Check the logs. Claude Desktop writes MCP logs to ~/Library/Logs/Claude/ on macOS. Look at mcp.log for connection issues and mcp-server-hackernews.log for your server’s stderr output.

MCP Apps: Interactive UIs in Chat

The newest MCP feature (January 2026) is MCP Apps – an official extension that lets tools return interactive UI components. Instead of dumping raw text, your tool can render dashboards, forms, and visualizations directly in the conversation.

Tools include a _meta.ui.resourceUri field pointing to an HTML resource served via the ui:// scheme. The host renders it in a sandboxed iframe with bidirectional JSON-RPC communication. This works today in Claude, VS Code Insiders, and Goose.

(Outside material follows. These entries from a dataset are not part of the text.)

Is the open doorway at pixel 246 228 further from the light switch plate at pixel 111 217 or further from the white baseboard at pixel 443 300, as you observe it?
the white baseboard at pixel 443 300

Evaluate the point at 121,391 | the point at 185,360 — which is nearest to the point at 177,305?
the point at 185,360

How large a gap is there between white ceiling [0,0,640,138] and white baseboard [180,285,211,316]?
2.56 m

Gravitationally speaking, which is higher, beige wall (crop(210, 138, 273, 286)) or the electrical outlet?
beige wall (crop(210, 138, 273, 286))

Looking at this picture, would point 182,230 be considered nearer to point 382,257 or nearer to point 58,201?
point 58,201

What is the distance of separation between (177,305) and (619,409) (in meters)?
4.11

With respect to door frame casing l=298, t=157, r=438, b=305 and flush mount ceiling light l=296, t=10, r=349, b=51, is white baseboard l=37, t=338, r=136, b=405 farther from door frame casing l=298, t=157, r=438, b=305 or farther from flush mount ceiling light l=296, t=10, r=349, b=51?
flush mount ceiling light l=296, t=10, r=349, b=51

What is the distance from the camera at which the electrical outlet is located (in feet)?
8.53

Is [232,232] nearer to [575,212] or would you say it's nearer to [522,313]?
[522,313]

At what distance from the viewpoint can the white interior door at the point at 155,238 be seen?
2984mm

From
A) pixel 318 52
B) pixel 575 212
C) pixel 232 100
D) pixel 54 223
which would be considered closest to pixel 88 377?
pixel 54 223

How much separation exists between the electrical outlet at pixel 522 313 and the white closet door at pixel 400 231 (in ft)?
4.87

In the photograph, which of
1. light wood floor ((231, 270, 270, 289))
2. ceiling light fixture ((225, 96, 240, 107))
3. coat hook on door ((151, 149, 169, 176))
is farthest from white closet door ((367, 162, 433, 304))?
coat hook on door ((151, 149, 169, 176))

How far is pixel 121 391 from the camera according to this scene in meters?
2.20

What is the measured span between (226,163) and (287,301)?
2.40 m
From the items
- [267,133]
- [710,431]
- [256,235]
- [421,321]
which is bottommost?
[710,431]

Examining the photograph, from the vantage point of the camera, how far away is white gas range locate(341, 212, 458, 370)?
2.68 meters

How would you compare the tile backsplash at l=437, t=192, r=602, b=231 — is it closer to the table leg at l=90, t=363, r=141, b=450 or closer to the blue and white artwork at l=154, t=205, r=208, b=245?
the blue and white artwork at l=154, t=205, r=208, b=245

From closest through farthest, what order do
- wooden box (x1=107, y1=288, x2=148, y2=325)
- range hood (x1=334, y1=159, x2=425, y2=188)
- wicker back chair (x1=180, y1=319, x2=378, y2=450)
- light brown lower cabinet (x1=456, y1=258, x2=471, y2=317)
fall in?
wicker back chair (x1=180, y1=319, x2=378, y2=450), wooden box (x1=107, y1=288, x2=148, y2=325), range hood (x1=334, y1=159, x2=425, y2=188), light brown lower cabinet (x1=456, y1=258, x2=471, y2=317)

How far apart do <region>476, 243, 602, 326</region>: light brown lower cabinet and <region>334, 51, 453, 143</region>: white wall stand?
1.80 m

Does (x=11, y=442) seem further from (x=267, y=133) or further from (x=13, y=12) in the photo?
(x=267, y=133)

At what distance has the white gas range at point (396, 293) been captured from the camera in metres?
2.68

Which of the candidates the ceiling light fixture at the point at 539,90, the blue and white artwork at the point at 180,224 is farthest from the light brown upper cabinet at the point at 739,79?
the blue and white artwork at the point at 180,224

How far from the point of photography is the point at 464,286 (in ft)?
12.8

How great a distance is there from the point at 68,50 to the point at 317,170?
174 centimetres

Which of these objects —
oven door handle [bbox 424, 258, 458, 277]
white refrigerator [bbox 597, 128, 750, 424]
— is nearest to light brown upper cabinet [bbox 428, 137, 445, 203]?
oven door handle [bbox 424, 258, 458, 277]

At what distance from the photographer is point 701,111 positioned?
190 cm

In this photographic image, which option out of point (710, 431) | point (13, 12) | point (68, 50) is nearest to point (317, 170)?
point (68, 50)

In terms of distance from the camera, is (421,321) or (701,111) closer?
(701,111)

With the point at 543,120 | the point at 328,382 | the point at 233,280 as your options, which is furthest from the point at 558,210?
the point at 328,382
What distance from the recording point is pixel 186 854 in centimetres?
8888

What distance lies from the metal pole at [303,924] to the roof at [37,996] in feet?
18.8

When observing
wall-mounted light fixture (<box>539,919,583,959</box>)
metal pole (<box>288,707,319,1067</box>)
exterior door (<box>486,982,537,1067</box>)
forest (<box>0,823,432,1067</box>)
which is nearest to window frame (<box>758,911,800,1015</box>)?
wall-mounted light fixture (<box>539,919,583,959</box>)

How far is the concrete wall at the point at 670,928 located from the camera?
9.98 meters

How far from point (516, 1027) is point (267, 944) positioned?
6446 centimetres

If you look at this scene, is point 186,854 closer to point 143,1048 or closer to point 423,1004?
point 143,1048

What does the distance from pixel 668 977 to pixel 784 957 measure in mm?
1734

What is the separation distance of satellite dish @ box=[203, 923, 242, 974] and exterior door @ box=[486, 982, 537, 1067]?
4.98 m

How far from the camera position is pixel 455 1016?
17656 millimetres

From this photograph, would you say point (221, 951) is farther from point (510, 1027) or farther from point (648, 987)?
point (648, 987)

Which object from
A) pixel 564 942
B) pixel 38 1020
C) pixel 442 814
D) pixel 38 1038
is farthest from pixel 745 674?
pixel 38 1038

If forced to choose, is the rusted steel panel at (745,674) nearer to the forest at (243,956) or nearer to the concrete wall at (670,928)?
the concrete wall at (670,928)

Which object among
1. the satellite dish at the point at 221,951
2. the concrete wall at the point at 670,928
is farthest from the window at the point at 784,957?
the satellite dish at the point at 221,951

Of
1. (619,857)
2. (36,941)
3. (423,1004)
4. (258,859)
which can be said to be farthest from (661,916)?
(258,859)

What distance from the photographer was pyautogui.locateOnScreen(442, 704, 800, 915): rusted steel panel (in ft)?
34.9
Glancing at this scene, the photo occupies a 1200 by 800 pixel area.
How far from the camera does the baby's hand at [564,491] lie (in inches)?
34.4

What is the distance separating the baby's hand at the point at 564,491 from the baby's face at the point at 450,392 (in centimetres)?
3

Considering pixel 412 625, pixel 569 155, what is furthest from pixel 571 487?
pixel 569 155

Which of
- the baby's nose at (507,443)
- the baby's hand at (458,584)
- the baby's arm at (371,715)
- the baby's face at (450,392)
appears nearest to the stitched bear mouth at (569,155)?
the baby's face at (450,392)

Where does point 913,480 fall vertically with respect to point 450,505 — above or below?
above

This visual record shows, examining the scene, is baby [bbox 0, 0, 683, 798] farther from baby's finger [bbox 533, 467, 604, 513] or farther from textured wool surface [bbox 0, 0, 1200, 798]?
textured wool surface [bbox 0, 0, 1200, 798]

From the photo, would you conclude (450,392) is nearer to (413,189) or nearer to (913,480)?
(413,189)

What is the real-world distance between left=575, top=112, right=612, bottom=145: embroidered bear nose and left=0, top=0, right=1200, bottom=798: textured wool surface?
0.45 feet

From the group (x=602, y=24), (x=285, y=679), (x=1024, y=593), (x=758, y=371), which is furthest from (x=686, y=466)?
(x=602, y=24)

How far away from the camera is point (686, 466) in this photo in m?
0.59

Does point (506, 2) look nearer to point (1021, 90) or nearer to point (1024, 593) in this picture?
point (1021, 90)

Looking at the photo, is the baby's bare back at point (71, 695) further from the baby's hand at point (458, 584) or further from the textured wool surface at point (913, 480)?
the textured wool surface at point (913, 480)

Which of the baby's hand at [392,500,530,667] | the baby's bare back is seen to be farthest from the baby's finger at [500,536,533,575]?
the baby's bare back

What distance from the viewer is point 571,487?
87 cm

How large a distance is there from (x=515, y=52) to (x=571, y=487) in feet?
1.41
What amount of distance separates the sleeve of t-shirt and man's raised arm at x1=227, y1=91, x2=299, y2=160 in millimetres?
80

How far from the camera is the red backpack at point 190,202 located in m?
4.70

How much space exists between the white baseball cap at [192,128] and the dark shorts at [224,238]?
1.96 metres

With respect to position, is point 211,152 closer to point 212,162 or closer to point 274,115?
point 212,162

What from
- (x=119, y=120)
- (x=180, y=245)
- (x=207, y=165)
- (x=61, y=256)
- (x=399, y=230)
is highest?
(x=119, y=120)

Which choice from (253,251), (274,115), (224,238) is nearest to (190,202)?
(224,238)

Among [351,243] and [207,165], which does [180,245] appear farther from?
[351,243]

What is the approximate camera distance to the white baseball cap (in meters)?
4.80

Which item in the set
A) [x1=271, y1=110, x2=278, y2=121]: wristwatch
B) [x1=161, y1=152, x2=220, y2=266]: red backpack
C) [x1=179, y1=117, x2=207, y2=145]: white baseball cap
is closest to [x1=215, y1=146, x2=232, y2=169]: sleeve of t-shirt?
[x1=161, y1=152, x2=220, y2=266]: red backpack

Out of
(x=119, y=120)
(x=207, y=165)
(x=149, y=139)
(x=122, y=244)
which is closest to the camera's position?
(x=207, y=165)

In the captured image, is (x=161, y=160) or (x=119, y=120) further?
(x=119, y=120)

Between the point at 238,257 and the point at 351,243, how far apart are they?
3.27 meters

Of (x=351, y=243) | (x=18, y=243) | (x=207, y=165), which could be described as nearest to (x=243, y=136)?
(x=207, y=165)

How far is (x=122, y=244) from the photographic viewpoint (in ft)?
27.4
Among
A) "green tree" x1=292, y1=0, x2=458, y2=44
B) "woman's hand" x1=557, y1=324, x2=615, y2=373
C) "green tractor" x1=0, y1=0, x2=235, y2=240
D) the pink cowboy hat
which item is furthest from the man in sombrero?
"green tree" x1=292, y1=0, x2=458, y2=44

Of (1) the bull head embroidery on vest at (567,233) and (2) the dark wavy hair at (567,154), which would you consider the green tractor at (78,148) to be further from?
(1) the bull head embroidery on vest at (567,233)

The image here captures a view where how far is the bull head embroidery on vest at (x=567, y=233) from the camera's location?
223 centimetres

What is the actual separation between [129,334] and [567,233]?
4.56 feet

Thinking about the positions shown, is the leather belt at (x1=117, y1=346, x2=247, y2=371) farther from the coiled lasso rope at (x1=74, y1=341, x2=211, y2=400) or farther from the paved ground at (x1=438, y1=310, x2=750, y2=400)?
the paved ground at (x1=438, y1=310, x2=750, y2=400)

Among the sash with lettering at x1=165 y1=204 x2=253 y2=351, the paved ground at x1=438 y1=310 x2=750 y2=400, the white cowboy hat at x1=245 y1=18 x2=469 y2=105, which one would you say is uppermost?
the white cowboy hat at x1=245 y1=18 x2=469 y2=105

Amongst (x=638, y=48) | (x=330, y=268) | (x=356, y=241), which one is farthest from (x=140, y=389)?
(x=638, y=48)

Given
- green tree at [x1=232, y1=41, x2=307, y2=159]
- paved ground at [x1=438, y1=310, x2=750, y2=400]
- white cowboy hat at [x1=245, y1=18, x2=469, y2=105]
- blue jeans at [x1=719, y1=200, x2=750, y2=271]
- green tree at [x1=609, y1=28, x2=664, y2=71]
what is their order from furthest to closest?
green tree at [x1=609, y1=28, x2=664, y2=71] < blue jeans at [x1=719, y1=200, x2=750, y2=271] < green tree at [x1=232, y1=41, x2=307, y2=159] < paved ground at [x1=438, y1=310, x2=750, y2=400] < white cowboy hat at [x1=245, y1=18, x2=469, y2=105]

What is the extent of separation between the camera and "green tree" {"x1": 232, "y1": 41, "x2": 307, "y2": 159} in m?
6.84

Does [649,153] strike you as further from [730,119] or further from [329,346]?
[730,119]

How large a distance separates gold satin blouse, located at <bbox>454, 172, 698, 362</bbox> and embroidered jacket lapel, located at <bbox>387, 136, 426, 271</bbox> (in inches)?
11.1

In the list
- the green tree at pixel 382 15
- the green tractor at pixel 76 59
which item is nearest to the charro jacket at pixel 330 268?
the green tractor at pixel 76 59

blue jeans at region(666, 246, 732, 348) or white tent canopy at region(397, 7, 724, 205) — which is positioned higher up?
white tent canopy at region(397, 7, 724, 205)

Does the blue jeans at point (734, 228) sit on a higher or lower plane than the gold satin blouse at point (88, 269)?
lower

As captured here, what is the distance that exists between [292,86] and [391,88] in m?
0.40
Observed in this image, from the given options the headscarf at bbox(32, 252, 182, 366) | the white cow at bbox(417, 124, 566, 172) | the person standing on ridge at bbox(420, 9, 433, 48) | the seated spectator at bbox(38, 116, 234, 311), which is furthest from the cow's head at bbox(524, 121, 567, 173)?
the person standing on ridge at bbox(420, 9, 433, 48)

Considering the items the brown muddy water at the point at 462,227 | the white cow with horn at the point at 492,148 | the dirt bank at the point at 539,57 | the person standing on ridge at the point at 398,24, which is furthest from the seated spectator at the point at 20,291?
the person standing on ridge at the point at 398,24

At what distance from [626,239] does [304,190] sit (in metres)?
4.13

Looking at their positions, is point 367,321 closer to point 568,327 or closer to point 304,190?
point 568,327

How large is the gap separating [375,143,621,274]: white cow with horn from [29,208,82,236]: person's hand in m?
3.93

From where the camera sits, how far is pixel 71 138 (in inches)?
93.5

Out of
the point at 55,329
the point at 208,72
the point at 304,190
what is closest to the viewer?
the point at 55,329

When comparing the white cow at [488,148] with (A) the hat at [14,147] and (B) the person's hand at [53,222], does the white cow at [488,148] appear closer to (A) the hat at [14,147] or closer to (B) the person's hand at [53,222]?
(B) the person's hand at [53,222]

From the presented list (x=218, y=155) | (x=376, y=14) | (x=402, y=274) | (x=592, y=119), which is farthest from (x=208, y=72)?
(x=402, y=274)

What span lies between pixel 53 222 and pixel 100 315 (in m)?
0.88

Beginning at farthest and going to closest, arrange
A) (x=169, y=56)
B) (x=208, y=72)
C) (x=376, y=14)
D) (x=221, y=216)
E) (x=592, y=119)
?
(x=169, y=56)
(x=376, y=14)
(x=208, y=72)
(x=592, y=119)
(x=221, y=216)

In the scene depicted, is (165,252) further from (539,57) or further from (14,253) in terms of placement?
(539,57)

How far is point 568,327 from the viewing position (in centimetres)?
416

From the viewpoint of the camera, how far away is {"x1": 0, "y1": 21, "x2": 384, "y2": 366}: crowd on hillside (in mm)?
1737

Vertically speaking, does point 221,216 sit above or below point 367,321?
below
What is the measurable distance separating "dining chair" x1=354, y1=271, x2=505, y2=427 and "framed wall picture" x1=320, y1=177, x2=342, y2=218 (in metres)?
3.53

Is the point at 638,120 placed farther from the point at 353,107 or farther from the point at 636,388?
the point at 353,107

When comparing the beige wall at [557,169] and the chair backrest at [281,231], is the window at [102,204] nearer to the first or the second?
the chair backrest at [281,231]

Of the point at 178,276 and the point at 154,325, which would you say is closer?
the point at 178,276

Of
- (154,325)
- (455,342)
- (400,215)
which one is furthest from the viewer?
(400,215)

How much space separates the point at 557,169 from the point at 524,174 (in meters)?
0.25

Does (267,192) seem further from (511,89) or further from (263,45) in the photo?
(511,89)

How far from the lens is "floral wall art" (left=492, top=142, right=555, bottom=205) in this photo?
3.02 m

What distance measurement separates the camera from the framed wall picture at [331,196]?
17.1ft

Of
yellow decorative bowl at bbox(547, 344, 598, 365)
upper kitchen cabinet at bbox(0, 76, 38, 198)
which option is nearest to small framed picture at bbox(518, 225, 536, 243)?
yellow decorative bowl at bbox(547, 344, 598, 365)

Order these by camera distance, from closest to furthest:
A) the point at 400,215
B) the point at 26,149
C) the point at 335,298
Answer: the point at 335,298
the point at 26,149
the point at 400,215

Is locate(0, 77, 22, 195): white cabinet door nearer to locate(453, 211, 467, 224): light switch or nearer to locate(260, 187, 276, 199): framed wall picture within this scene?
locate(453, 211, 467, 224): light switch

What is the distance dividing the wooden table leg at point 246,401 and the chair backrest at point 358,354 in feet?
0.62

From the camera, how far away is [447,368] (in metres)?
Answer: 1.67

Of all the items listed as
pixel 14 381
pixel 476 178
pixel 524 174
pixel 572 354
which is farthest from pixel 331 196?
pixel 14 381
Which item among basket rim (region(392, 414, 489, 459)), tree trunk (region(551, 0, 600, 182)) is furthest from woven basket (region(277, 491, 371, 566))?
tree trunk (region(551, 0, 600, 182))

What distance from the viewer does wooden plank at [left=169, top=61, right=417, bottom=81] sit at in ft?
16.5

This is still early, but the practical upshot: tools that return data (like database queries or monitoring dashboards) can now show interactive tables, charts, and filters instead of making the user ask follow-up questions to drill down.

Where MCP Is Headed

The protocol spec (currently version 2025-11-25) is actively evolving. The team is working on async operation support for long-running tasks, stateless scaling for enterprise deployments, and .well-known URLs for server discovery. SDK downloads hit 97 million per month, with over 10,000 active servers in the ecosystem.

The important thing: MCP is the standard now. Claude, ChatGPT, Gemini, Copilot, and VS Code all support it. If you’re building any kind of AI integration, building an MCP server is the way to make it work everywhere.